## Work instruction
Print the part of the passage on the CSU presidential search word for word, starting at "The 31-member search" and ending at "a confidential search.".

More:CSU survey shows half of respondents oppose selection of Amy Parsons as president

The 31-member search committee narrowed the field of candidates to 12 who were brought in for interviews. From that list, three were selected for in-depth interviews with the board's five-member evaluation team meeting in executive session Nov. 30 at the Westin Hotel at Denver International Airport, where Parsons was chosen as the sole finalist. That selection was approved by the full nine-member board at the conclusion of its meetings Dec. 1-2 at CSU's new Spur campus in Denver.

“The outcome of a sole finalist was anticipated from the very beginning of this process as I mentioned in performing this confidential search approach and as it was announced widely last summer,” Valdez said Friday. “This was not any kind of surprise at the end; we meant to do it. We were performing a confidential search.

## Record excerpts
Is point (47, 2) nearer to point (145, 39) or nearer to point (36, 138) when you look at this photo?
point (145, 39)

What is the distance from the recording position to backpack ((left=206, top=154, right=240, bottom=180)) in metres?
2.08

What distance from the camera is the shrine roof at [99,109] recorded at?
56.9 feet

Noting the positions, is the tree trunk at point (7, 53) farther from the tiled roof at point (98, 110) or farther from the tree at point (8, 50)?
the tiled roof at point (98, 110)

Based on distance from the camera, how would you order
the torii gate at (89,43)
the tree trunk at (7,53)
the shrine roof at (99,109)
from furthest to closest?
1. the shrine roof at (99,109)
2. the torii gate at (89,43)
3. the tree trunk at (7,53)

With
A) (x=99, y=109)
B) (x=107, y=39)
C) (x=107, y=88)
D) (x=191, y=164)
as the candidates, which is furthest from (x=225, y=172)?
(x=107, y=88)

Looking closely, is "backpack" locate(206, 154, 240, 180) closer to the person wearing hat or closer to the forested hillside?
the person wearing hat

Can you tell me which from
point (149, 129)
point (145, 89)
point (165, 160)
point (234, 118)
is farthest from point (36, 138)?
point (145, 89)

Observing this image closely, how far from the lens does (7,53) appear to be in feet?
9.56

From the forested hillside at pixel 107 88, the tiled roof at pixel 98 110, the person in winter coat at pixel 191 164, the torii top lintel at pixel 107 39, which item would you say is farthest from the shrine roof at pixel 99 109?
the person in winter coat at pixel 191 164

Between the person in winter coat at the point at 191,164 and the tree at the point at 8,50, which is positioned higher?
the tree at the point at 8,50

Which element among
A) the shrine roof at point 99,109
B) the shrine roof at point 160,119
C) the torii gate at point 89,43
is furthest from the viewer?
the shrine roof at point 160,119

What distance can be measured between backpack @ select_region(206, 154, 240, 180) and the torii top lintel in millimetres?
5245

## Written reply
The 31-member search committee narrowed the field of candidates to 12 who were brought in for interviews. From that list, three were selected for in-depth interviews with the board's five-member evaluation team meeting in executive session Nov. 30 at the Westin Hotel at Denver International Airport, where Parsons was chosen as the sole finalist. That selection was approved by the full nine-member board at the conclusion of its meetings Dec. 1-2 at CSU's new Spur campus in Denver.

“The outcome of a sole finalist was anticipated from the very beginning of this process as I mentioned in performing this confidential search approach and as it was announced widely last summer,” Valdez said Friday. “This was not any kind of surprise at the end; we meant to do it. We were performing a confidential search.